Je vous passe «this apparatus must be unearthed» et son rythme jazzy survitaminé, à ce stade on a bien compris que Theodore et son groupe nous veulent du mal.
Pas de batterie sur «televators». Normal, c’est la seule chanson lente de l’album. Un peu plus académique, cette chanson n’aurait su intégrer les coups machiavéliques d’un batteur possédé. Quelques touches de percussions, mais tellement fines que je parie que ce n’était pas lui.
Après avoir entendu Theodore faire son malin sur «take the veil cerpin taxt» en jouant comme Siva sous acide jouerait s’il avait une batterie à portée de main, l’heure est donc au bilan.
Soyons bref, cet album, ma grand-mère n’en voudrait pas.
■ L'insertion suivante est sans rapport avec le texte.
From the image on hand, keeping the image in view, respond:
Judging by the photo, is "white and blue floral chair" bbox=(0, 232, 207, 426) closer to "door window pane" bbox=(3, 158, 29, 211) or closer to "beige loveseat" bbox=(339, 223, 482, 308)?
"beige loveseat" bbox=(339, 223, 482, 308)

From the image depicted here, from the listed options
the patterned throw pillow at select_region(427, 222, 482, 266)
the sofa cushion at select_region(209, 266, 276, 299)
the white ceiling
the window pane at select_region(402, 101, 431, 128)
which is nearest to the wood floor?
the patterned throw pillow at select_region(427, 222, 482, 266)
Je critique peu d’albums que ma grand-mère voudrait, mais celui-là, il ne me viendrait même pas à l’idée de lui en suggérer un échantillon. Ce serait comme, je sais pas moi, lui offrir un album de Charles Manson pour Noël. Et si je compare Jon Theodore à Charles Manson, c’est qu’il y a un problème, non? Jon Theodore est fou à lier Mesdames et Messieurs, coupable d’avoir enregistré avec ses amis l’objet d’un plan horrible prévoyant de tous nous rendre fous. Heureusement, cet album n’est pas tombé dans toutes les mains, les grandes ondes ont eu la présence d’esprit de flairer le complot.
Je propose donc que l’on condamne Jon Theodore à rester enfermé avec d’autres fous du même genre, ça ne lui fera pas de mal. Il est même capable d’aimer ça tiens, il a bien fini par enregistrer un album avec Zach de la Rocha, un autre comploteur maxi-nerveux. Et ils se sont appelés One day as a lion. Ca se passe de commentaires.